Au nom des Lumières, l’intimité est en recul, ou affichée de partout. Un éclairage public, de manière générale, arrose l’intimité. Chaque intimité parce que l’intimité statistique, l’intimité elle-même comme partagée par tous. Dans un réseau social dense, que tout le monde ait la même est compensé par le fait que c’est celle d’untel ou untel, donc ce n’est pas l’intimité qui prime mais la personne. Pour nous qui devons constamment nous représenter, notre personne ne compte pas, elle ne dit rien, et lorsque nous la présentons, on nous répond avec trois points de suspension et un innocent, ou cynique, « et alors ? ». Alors nous nous représentons. C.V., photos, opinions, intimité, tout est bon. Il faut être visible, et il faut en plus que les autres voient quelque chose. Quelque chose qui séduit, parce que, comme on dit dans un symptomatique raccourci : « il faut se vendre ». Publicité : que les autres voient quelque chose qu’ils ne possèdent pas.

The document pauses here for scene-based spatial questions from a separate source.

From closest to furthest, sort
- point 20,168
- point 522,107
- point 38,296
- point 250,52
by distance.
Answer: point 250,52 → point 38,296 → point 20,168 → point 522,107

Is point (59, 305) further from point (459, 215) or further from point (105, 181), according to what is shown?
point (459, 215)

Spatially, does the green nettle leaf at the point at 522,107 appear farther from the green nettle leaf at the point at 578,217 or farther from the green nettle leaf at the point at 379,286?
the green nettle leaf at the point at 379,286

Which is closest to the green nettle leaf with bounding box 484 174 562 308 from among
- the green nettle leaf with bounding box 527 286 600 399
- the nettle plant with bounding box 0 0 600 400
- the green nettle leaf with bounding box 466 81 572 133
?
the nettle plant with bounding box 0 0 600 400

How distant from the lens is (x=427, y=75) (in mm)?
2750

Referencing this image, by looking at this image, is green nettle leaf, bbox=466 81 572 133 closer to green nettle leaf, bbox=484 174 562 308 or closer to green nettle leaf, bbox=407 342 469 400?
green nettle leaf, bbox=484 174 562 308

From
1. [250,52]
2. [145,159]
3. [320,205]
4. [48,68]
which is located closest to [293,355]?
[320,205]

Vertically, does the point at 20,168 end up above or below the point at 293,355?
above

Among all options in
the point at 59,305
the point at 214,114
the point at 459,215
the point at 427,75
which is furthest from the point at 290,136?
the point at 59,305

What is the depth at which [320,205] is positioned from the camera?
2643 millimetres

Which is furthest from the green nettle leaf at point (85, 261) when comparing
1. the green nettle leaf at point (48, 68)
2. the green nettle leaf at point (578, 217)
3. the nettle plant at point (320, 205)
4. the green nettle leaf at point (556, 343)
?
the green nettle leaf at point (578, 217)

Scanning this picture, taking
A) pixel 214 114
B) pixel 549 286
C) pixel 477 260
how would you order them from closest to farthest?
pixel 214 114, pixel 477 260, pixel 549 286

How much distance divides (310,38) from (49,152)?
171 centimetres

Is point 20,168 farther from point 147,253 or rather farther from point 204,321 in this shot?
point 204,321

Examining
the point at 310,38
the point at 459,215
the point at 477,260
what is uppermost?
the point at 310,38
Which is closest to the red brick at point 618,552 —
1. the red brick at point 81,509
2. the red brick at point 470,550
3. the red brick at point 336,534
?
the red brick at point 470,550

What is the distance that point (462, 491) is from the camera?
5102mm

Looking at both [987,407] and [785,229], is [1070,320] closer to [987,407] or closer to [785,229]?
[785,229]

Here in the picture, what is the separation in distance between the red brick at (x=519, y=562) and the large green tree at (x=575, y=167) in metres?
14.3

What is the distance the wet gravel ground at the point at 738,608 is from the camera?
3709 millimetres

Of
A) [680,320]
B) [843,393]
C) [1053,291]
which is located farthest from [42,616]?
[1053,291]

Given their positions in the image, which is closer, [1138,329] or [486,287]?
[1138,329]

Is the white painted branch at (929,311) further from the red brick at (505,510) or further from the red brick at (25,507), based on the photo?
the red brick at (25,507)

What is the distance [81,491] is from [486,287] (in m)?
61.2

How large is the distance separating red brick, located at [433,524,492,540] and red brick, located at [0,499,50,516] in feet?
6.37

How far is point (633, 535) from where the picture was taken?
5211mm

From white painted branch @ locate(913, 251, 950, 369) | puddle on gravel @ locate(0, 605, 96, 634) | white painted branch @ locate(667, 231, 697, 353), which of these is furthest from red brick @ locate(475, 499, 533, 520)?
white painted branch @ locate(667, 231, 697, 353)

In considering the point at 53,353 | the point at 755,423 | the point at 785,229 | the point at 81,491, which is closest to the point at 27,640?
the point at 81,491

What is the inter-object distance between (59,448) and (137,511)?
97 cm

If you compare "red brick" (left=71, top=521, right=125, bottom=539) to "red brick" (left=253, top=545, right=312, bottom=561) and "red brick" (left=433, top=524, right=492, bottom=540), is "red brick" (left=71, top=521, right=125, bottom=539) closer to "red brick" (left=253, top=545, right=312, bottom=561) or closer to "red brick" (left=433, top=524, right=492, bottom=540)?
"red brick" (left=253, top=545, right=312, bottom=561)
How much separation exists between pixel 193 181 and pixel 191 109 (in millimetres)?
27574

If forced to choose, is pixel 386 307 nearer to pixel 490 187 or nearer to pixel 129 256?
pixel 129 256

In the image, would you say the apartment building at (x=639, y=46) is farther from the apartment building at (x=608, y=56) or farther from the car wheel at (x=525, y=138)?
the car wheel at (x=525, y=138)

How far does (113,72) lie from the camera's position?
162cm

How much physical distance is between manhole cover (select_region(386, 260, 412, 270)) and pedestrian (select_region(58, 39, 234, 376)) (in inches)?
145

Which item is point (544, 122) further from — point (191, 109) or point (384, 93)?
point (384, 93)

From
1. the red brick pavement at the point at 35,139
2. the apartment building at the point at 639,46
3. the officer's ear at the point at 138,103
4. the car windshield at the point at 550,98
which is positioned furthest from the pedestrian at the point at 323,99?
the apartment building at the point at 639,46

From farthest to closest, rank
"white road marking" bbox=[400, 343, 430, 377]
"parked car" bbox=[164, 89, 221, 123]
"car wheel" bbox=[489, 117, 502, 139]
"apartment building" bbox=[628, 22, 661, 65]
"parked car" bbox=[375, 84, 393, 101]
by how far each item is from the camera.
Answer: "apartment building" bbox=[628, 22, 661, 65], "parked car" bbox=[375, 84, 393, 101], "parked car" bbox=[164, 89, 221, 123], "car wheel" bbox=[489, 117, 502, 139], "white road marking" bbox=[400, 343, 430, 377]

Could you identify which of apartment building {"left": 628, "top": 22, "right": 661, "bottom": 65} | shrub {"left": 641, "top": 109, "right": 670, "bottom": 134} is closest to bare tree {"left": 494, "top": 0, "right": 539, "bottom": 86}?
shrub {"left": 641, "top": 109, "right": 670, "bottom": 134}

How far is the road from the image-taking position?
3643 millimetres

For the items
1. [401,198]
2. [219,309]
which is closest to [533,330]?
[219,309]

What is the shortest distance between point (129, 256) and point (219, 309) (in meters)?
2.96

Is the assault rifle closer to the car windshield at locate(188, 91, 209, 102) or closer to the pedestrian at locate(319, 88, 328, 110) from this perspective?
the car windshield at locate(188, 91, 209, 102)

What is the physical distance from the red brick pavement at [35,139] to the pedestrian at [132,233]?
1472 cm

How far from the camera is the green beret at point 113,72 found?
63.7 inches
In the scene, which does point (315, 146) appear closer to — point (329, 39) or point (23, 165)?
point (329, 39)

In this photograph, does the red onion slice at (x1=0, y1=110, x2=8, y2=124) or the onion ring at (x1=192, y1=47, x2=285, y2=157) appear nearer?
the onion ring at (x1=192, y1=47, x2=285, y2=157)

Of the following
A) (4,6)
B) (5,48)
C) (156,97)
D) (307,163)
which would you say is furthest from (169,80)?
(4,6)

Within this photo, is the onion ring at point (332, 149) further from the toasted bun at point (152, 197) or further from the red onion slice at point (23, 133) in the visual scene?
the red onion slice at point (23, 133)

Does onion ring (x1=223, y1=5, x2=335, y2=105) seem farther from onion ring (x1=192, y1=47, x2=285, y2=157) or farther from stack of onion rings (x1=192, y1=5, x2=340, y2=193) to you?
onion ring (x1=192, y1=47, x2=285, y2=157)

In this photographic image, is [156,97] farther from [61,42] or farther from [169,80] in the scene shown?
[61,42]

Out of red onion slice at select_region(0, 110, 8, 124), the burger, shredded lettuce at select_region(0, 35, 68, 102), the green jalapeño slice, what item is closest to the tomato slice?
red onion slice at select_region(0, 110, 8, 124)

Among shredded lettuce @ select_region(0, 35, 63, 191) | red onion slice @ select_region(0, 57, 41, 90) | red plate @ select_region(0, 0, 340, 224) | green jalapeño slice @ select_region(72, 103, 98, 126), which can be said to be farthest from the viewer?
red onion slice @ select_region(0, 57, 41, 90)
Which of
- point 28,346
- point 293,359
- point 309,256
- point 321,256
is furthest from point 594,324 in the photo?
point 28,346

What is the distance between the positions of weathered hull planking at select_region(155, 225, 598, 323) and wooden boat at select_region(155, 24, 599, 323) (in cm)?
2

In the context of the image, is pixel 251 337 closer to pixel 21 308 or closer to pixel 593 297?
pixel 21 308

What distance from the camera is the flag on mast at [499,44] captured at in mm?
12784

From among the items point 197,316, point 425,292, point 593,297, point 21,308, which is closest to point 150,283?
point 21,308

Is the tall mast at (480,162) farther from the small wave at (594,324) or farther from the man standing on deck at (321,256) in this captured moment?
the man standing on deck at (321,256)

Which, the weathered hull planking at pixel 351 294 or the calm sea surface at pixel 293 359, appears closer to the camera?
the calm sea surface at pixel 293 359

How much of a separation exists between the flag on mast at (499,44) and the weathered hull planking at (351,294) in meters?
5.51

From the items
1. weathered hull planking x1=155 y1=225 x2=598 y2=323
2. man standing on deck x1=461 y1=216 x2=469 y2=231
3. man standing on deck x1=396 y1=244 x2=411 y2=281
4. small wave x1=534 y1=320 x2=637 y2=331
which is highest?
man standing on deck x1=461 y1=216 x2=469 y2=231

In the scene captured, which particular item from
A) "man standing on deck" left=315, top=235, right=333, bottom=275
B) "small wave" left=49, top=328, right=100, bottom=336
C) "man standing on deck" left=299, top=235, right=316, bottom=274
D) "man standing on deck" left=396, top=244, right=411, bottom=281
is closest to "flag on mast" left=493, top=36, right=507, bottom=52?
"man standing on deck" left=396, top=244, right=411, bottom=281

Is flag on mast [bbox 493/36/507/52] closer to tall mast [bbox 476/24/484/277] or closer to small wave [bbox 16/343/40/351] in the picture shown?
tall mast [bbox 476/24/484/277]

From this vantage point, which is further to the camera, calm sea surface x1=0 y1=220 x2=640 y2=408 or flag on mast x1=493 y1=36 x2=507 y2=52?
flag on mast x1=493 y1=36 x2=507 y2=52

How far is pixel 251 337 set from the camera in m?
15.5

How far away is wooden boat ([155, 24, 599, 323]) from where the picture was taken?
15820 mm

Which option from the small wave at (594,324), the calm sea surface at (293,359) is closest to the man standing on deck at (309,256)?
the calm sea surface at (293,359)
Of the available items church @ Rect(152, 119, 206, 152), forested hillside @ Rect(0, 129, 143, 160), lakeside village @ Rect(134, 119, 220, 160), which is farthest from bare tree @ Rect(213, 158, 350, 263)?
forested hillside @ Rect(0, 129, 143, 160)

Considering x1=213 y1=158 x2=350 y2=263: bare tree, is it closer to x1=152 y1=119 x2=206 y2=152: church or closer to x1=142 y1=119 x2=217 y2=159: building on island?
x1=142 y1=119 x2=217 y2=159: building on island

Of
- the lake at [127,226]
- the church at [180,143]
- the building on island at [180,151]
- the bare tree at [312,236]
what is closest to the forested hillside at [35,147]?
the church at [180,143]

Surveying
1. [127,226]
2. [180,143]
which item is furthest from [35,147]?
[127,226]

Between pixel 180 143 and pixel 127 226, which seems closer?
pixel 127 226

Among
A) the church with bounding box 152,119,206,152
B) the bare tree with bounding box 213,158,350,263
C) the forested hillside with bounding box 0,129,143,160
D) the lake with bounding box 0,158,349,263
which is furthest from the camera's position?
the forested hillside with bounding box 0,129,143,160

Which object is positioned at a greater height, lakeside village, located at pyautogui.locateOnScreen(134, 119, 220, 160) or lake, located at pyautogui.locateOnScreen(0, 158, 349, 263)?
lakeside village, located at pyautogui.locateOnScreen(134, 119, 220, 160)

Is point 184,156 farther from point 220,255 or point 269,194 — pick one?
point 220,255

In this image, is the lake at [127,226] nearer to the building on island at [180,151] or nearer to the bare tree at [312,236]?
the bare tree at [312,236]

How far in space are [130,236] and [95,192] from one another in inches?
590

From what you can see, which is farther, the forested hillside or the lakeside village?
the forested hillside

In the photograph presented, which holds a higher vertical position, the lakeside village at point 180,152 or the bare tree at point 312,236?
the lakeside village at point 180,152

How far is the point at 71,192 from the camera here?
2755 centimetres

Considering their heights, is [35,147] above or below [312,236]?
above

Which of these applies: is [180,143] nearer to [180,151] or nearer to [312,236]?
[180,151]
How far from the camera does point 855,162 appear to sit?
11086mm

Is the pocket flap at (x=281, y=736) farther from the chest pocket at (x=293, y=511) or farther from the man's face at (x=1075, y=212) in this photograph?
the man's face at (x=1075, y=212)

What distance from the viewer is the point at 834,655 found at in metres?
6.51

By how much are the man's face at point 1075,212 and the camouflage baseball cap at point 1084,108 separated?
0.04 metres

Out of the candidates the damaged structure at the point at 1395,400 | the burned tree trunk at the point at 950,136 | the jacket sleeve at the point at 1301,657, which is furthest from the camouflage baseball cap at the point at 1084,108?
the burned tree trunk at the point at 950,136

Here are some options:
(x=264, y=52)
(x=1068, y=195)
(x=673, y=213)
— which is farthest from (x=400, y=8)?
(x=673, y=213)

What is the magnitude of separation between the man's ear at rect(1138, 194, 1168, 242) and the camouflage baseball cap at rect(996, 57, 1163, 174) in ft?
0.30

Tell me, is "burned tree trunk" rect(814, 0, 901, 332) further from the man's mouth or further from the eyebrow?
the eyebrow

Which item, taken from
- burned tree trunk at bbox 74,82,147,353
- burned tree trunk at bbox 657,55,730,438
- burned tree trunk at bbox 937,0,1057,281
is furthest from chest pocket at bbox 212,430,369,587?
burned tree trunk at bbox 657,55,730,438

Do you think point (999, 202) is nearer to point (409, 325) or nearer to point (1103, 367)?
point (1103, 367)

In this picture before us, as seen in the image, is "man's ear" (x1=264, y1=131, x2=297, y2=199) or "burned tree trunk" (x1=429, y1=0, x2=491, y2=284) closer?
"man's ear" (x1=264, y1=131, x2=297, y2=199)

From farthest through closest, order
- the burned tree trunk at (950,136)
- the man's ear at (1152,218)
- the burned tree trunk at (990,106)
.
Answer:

L’intimité c’est comme une bulle, pour dire que ça se satisfait à soi-même, que ça vit en autarcie. C’est un intérieur, si l’on pense au salon des gens, dans lequel, en général, tous les éléments s’agencent en un « système des objets ». Entretenir un tel système pour nous-mêmes, ça ne vaut pas le coup, on n’y voit aucun intérêt. Nous n’avons plus de pudeur envers nous-mêmes. C’est en cela qu’il y a une perte de l’intimité chez le sujet contemporain, et pour cela uniquement semble-t-il. Une perte du moi. L’intimité a rapport avec l’extérieur par l’action, danse des systèmes, des « machines désirantes », ou par la représentation d’elle-même, solitude et séduction, Deleuze contre Baudrillard.
Pour conclure, parce que j’ai d’autres choses à faire : l’intimité est sociale, non pas statistiquement, « molairement », mais parce qu’elle n’existe que si elle est reliée aux autres, et à d’autres intimités. « Comprise » n’est pas le mot juste.